--Andy
On Apr 18, 2020, at 12:42 PM, Linus Torvalds torvalds@linux-foundation.org wrote:
On Fri, Apr 17, 2020 at 5:12 PM Dan Williams dan.j.williams@intel.com wrote:
@@ -106,12 +108,10 @@ static __always_inline __must_check unsigned long memcpy_mcsafe(void *dst, const void *src, size_t cnt) { #ifdef CONFIG_X86_MCE
i(static_branch_unlikely(&mcsafe_key))
return __memcpy_mcsafe(dst, src, cnt);
else
if (static_branch_unlikely(&mcsafe_slow_key))
return memcpy_mcsafe_slow(dst, src, cnt);
#endif
memcpy(dst, src, cnt);
return 0;
return memcpy_mcsafe_fast(dst, src, cnt);
}
It strikes me that I see no advantages to making this an inline function at all.
Even for the good case - where it turns into just a memcpy because MCE is entirely disabled - it doesn't seem to matter.
The only case that really helps is when the memcpy can be turned into a single access. Which - and I checked - does exist, with people doing
r = memcpy_mcsafe(&sb_seq_count, &sb(wc)->seq_count, sizeof(uint64_t));
to read a single 64-bit field which looks aligned to me.
But that code is incredible garbage anyway, since even on a broken machine, there's no actual reason to use the slow variant for that whole access that I can tell. The macs-safe copy routines do not do anything worthwhile for a single access.

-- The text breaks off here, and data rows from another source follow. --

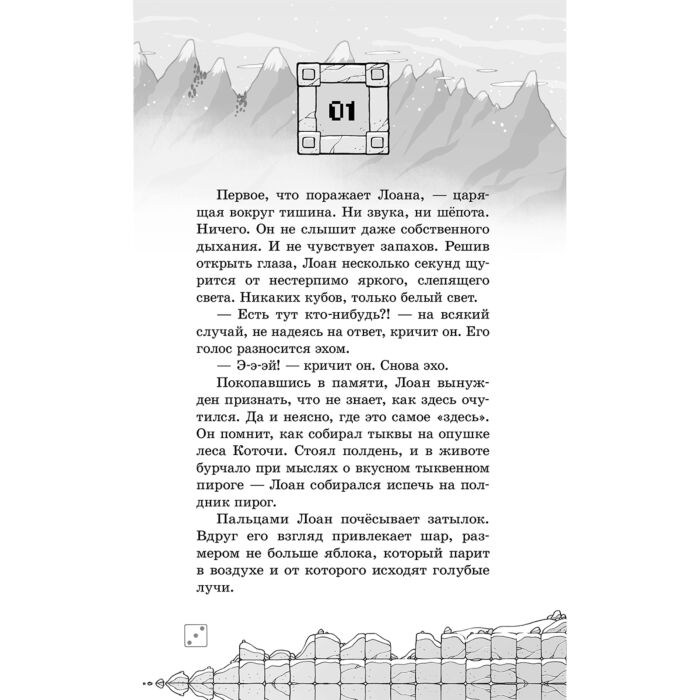 01

Первое, что поражает Лоана, — царящая вокруг тишина. Ни звука, ни шёпота. Ничего. Он не слышит даже собственного дыхания. И не чувствует запахов. Решив открыть глаза, Лоан несколько секунд щурится от нестерпимо яркого, слепящего света. Никаких кубов, только белый свет.

— Есть тут кто-нибудь?! — на всякий случай, не надеясь на ответ, кричит он. Его голос разносится эхом.

— Э-э-эй! — кричит он. Снова эхо.

Покопавшись в памяти, Лоан вынужден признать, что не знает, как здесь очутился. Да и неясно, где это самое «здесь». Он помнит, как собирал тыквы на опушке леса Коточи. Стоял полдень, и в животе бурчало при мыслях о вкусном тыквенном пироге — Лоан собирался испечь на полдник пирог.

Пальцами Лоан почёсывает затылок. Вдруг его взгляд привлекает шар, размером не больше яблока, который парит в воздухе и от которого исходят голубые лучи.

Maybe I’m missing something obvious, but what’s the alternative? The _mcsafe variants don’t just avoid the REP mess — they also tell the kernel that this particular access is recoverable via extable. With a regular memory access, the CPU may not explode, but do_machine_check() will, at very best, OOPS, and even that requires a certain degree of optimism. A panic is more likely.